Lore almost recoiled as her words sank in.

The Perseides had worn the gorgon mask—the mask of Medusa, her ringlets of snakes, her mouth set in a line of grim determination—for centuries. Both of her parents’ masks had been taken when their apartment was cleaned and their bodies buried.

Lore hadn’t been old enough to have her own made, though one of her clearest memories was of taking her mother’s out of its silk wrappings and bringing it close to her face. In the end, the feel of the bronze snakes against her small fingers, and what she saw reflected in the mirror, had made her feel powerful.

Now she only felt her stomach clench. How many men, her own beloved father included, had worn that mask and the anger of Medusa’s gaze, twisting it into something that served them? The bloodlines wore masks of their ancestors’ greatest accomplishments and kills, not to honor them, those terrible monsters of their age, but as trophies.

“Your ancestors carried the shield that bore her head,” Athena said. “They wielded her power until they lost her. If the shield should be carried by anyone, it should be you—you, the one who knows the darkness of men yet refuses to be afraid.”

Lore could picture herself with the shield so clearly, the way her face would mirror Medusa’s grim expression cast in silver. There was no fear or shame in the thought, and none of the agonizing regret that had kept her from so much as speaking its name for years.

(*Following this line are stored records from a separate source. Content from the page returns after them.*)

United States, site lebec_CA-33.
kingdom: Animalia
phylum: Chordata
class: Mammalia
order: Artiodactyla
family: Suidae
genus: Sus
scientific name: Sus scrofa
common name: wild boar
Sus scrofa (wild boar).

The aegis should be carried by her. It was her birthright, yes, but it was more than that—it represented everything that she stood to gain, and everything she had ever truly wanted to be. Not the lie that Hermes had convinced her she needed, but the powerful hunger that lived in her still.

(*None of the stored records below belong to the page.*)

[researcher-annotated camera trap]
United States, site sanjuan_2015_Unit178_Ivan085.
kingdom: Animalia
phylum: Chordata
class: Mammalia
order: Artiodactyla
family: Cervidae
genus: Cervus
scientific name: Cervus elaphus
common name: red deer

If she could use it against Wrath, if Medusa’s face and her own were the last the new god saw as his life bled from him, it would mean it was all worth it.

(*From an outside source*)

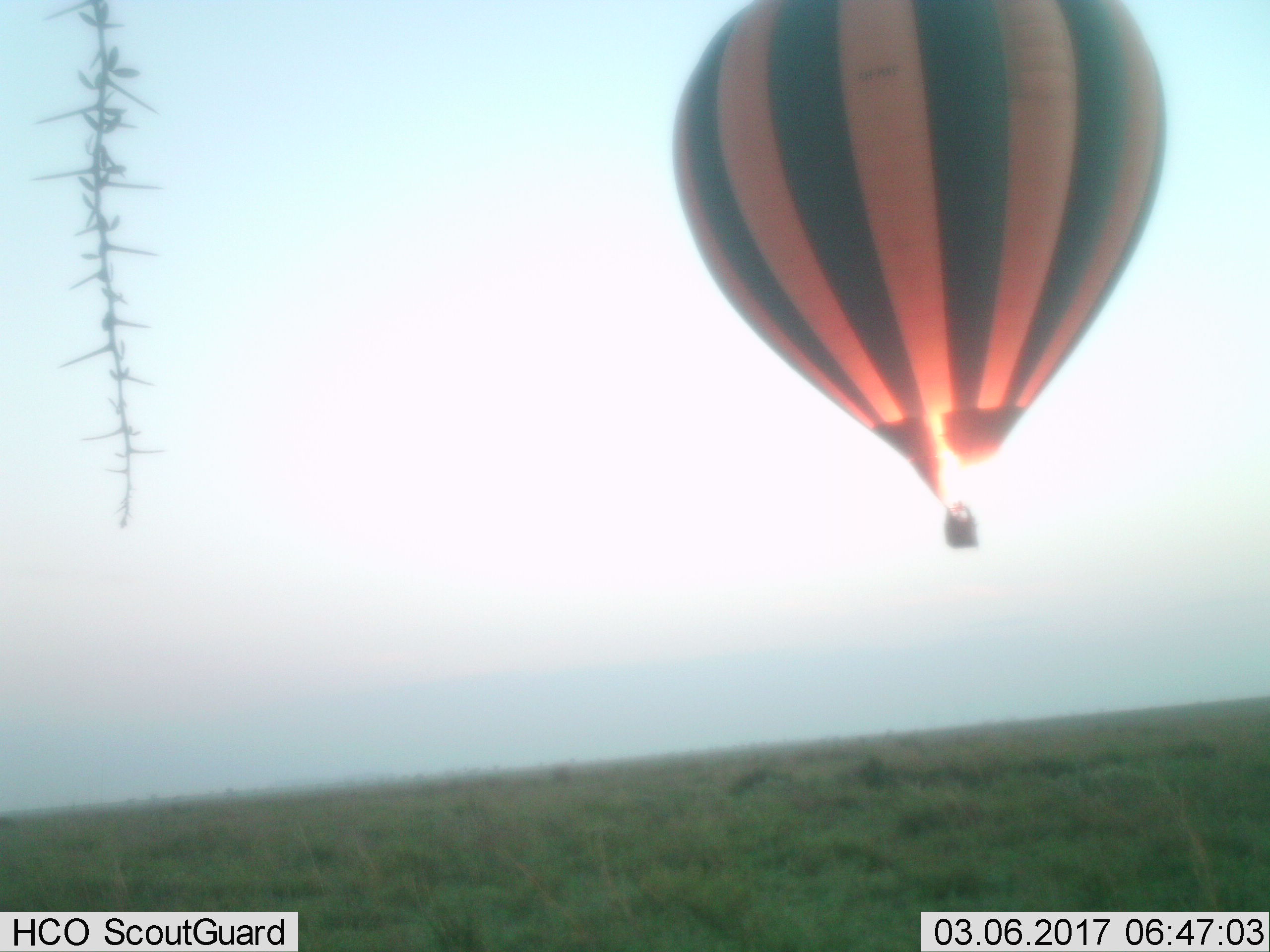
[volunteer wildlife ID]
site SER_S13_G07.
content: unidentified animal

It would mean her family hadn’t died for nothing.

Go get it, her mind whispered.

“But . . . you gave Perseus the shield,” Lore said. “The one he used to kill her. You guided him, and were a friend to him.”

Athena rolled the dory across her lap. “I have played my part in wicked games, and lived at the mercy of more powerful gods. I have been quick to temper and relished striking at those who wounded my pride or dishonored me.”

The first droplets of rain began to fall, pattering softly against the roof.

“You could have stopped it,” Lore whispered. “You could have stopped Poseidon.”

Athena’s face became hideous with cold anger. “Know this, Melora: Even the gods are bound by fate. Even the gods serve a master. I have done many things, among them lashing out at a weaker being when I did not have the strength to punish one more powerful than even myself.”

Athena paused, smoothing her fingers along the staff of her dory.

“There is a story greater than all of us, a fabric that spreads far and wide, guided by hands more powerful than my own,” Athena said. “You may call that complicity, and perhaps it is. But I deemed it survival.”

“How could you be sure that your path was written for you?” Lore asked. “What if you always had the chance to live on your own terms, and you didn’t see it?”

Athena made a sound of derision. “All I have ever desired is to do that which I was born to do.”